Task statement: Below is a listing; restate from it, character for character, the lines beginning at the line holding "Standing vote fraction: 10%." and ending at the line holding "order: Carnivora", both included.

Given information:
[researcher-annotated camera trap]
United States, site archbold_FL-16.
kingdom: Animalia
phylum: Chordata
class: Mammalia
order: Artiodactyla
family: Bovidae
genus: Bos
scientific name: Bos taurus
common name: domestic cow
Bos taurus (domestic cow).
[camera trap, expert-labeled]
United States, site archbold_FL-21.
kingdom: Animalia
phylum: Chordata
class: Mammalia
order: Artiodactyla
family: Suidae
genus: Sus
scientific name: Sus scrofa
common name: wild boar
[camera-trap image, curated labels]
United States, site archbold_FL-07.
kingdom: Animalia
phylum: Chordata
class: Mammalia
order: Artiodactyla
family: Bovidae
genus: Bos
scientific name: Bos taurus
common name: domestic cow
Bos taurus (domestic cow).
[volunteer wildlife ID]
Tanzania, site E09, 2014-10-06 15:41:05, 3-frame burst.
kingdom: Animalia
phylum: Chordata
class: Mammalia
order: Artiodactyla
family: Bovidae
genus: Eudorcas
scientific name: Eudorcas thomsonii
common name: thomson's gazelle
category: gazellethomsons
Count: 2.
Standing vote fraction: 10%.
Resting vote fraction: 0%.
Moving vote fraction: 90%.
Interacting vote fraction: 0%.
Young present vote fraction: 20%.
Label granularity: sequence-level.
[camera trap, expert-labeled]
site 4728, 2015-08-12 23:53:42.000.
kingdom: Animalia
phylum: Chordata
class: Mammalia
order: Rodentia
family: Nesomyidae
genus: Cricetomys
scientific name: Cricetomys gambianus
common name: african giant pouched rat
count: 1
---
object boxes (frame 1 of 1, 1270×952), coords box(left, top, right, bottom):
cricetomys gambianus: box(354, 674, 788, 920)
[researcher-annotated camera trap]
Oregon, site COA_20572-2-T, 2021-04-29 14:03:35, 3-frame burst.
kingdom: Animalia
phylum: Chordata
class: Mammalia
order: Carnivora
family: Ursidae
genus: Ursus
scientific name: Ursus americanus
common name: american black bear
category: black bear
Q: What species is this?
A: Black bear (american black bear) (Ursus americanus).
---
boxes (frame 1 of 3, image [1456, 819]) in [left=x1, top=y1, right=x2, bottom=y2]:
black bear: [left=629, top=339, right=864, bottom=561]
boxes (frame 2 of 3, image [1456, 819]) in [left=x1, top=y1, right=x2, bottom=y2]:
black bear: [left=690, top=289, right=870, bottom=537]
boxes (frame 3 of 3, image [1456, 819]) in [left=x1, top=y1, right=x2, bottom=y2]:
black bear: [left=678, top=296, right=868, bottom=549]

Answer below:
Standing vote fraction: 10%.
Resting vote fraction: 0%.
Moving vote fraction: 90%.
Interacting vote fraction: 0%.
Young present vote fraction: 20%.
Label granularity: sequence-level.
[camera trap, expert-labeled]
site 4728, 2015-08-12 23:53:42.000.
kingdom: Animalia
phylum: Chordata
class: Mammalia
order: Rodentia
family: Nesomyidae
genus: Cricetomys
scientific name: Cricetomys gambianus
common name: african giant pouched rat
count: 1
---
object boxes (frame 1 of 1, 1270×952), coords box(left, top, right, bottom):
cricetomys gambianus: box(354, 674, 788, 920)
[researcher-annotated camera trap]
Oregon, site COA_20572-2-T, 2021-04-29 14:03:35, 3-frame burst.
kingdom: Animalia
phylum: Chordata
class: Mammalia
order: Carnivora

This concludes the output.